Since Petronas is one of the main partners in the project, the source of the feedstock can be regarded as secure.
The Malaysian company has signalled that it is eager to become more involved in the Vietnamese market as part of its long-term strategy.
High demand for PVC
The main economic objective of the project is to take advantage of Vietnam's strong economic growth, which is feeding the strong Vietnamese demand for PVC supplies. As a result of its history, Vietnam has not developed as swiftly as some of its neighbours, and therefore the economy still has considerable "catch up" potential, compared with some of the other economies in the region.
The investment was also based on the assumption that local production would give the company a key advantage over producers who are forced to import. This assumption is common in chemicals and plastics markets, where transport costs (quite apart from bureaucracy and import restrictions) form a major component of suppliers' costs.
The plant uses advanced technology for manufacturing various PVC resins, including K70, K66R, K66F and K57. The plant markets its products with the brand name Polyvinas. It has annual sales of about $100m and exports about 21–30% of the PVC to Asia, Europe, Africa and the Middle East.
The Phu My Plastics & Chemicals Company
The plant is sponsored by the Phu My Plastics & Chemicals Company for a total cost of about $110m. Phu My Plastics & Chemicals is a joint venture company, formed in 1997, specifically to found the PVC plant at Phu My.
However, the project faced a major obstacle when one of the principal partners, Japanese firm Marubeni, who was expected to take a 30% share in the scheme, decided to withdraw from the plant. The ownership structure of the new venture therefore had to be dramatically changed in order to save the project.
Petronas takes 50% of the equity, making the Malaysian firm the dominant partner. It had previously only planned to take 40%. PetroVietnam, which like Petronas is a state-owned oil, gas and chemicals giant, has a 43% share. PetroVietnam has gone through the biggest change as a result of the Marubeni withdrawal, since it had formerly planned to take a share of only 15% share.

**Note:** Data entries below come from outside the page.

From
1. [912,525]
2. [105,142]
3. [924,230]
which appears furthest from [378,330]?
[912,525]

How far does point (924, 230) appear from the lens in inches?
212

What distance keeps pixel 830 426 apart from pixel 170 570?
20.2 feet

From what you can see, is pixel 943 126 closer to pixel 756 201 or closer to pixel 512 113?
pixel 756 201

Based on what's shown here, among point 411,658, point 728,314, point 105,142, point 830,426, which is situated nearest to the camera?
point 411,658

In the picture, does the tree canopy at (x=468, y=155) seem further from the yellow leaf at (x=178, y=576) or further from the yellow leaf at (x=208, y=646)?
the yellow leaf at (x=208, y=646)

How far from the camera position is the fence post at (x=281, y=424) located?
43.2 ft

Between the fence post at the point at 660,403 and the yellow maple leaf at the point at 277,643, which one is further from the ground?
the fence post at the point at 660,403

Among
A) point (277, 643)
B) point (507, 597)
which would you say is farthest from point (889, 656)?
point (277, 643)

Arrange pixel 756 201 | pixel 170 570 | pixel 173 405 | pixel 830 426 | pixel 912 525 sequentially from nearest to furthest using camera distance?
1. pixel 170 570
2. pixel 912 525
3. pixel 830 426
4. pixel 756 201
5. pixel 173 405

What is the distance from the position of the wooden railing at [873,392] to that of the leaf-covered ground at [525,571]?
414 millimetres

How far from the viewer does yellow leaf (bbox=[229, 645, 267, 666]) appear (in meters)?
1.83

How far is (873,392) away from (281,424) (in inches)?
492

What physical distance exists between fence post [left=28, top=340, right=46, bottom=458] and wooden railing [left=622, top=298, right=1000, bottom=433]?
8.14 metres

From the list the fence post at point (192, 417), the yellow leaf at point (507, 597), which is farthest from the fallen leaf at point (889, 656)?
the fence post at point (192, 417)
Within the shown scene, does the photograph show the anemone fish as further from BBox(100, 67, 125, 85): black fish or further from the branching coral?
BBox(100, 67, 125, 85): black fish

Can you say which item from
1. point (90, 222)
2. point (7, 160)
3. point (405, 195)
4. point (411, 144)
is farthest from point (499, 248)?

The remaining 7% of the equity belongs to Tramatsuco, which had previously intended to have a larger share of 15%. Tramatsuco is the trading arm of the People's Committee of Baria-Vung Tau Province. The plant has a measure of government support since it is likely to act as an agent of import substitution, something which the Vietnamese authorities value.
Despite the withdrawal of Marubeni, the other partners decided to progress with the project and the construction of the plant started in June 2001. In August 2007, Petronas acquired the 43% stake of PetroVietnam in the Phu My plant and now holds a total of 97% interest in the plant.